On Monday, November 4th, the trial began of eight people involved in the murder of history teacher Samuel Paty, who was beheaded just over four years ago. The tragedy moved the whole of France, both because of its symbolic significance and the savagery of the crime.
On October 16th, 2020, a young Islamist, Abdullakh Anzorov, a Chechen who was eighteen at the time and had asylum seeker status, murdered history teacher Samuel Paty, who taught in Conflans-Sainte-Honorine in the Paris suburbs. Having shown cartoons of the Prophet Mohammed in one of his lessons on freedom of expression, the teacher was the target of false accusations and harassment on social media by some of his Muslim pupils. Anzorov identified Paty and prepared an attack where he brutally slit his target’s throat with a cleaver one afternoon shortly after the teacher left the school.
The murderer is not among those facing trial at the Paris Assize Court, as he was shot dead by the police shortly after killing his victim. The people on trial are accused of having played a role in the campaign of hatred and harassment that targeted Samuel Paty before his murder.
Two friends of the murderer, already in custody, are on trial for complicity in a terrorist murder and face life imprisonment. They are accused in particular of having accompanied Anzorov to a cutlery shop the day before the attack to choose the murder weapon with him.
The other six defendants are still at large and on trial for participation in a criminal terrorist association. They each face up to 30 years’ imprisonment. They include the father of one of Samuel Paty’s pupils, who falsely claimed that the teacher had asked Muslim pupils to leave the classroom when he was about to show the Mohammed cartoons. At his side were other men who had also copiously relayed the teenager’s lie on social media or had exchanged messages with the murderer in the days leading up to the attack, fanning the flames of his violence and hatred.
The pupils involved, aged around 13 at the time of the attack, had already been tried in a previous trial before a juvenile court.

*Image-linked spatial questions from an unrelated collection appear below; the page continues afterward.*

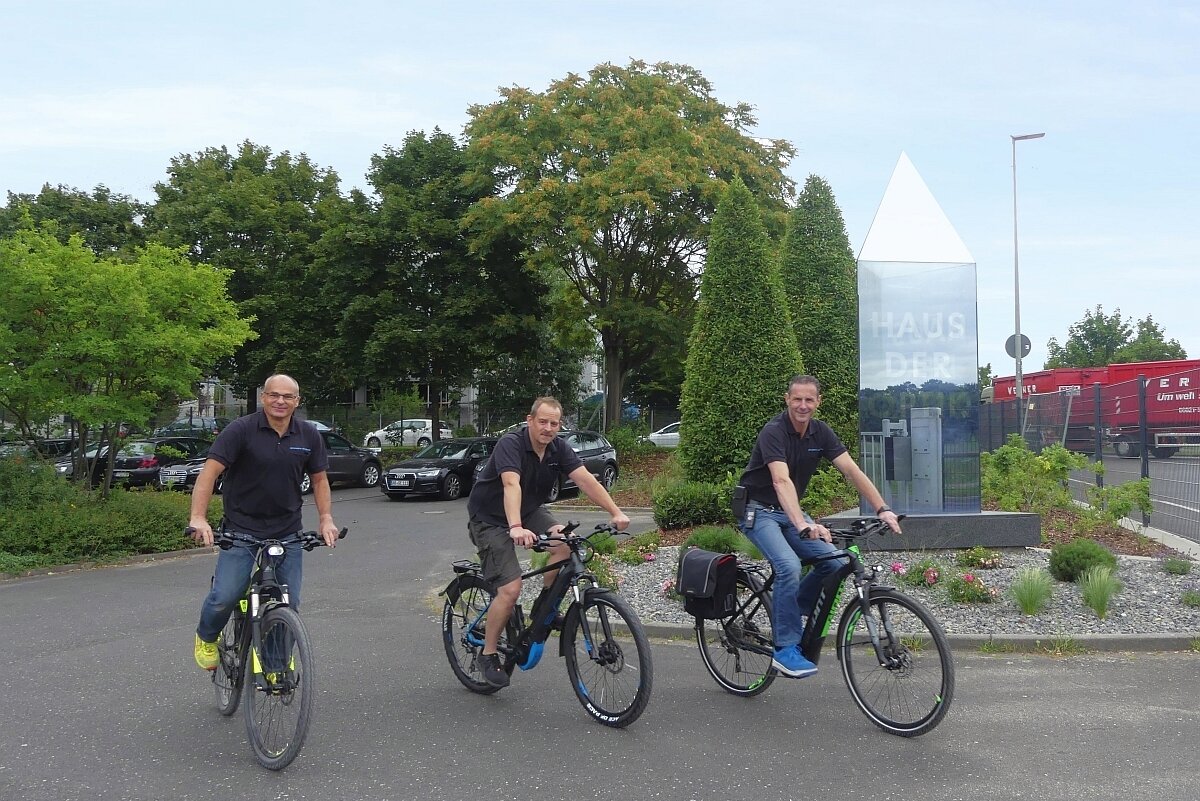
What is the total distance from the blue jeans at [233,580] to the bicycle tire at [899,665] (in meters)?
2.83

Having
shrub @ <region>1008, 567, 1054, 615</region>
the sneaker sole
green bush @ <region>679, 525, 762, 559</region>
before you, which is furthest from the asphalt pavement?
green bush @ <region>679, 525, 762, 559</region>

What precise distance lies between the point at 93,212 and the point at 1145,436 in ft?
122

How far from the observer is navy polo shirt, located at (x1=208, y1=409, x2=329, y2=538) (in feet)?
18.3

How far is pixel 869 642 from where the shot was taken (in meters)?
5.37

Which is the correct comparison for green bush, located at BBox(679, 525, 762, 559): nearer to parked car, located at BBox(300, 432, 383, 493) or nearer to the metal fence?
the metal fence

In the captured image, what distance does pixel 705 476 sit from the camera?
1503cm

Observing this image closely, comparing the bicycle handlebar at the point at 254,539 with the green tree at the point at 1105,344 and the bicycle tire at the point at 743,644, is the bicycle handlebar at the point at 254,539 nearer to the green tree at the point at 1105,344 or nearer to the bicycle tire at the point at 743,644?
the bicycle tire at the point at 743,644

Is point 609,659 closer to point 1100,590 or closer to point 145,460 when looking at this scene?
point 1100,590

Even in the absence of the murderer, the trial makes sense, according to the lawyers for Mickaëlle Paty, Samuel’s sister. Thibault de Montbrial and Pauline Ragot, who are handling her case, released this statement:
The tragic mechanism that led to Samuel Paty’s martyrdom reveals the depth of Islamist infiltration in France and its porosity for terrorism. Exposing it in detail in open court should not only lead to the severe condemnation of those who contributed to it but should also raise the awareness of our society in the face of a mortal danger.
Samuel Paty’s family is hoping to give this trial for an extraordinary crime a major public profile. The hearing is being conducted by the magistrate who notably led the trial of the murderer of Father Jacques Hamel, who was also murdered because of Islamist motives in Saint-Etienne-du-Rouvray in 2016.
Mickaëlle Paty also published an investigative book, Le cours de monsieur Paty, four years to the day after her brother’s murder—an account that denounces the chain of cowardice and avoidance of responsibility that she believes made her brother’s death possible.
One of the aims of the trial is for the family to shed light on Samuel Paty’s feelings of abandonment by the national education system, even though he knew he was under threat and in mortal danger. “I have been threatened by local Islamists,” he wrote to his colleagues on October 10th, 2020, four days after his lecture on freedom of expression. At no time did the threatened teacher receive police protection. He was used to walking home but given the climate of threats in which he lived, he had been asking colleagues to take him home by car on the four days preceding his murder.
Unfortunately, on October 16th, the eve of the school holidays, none of them were available. As proof of his sense of the danger to which he had been exposed since the famous lesson, he was carrying a hammer, discovered in his rucksack after his murder—no doubt hoping to defend himself clumsily amidst the murderous madness that was looming.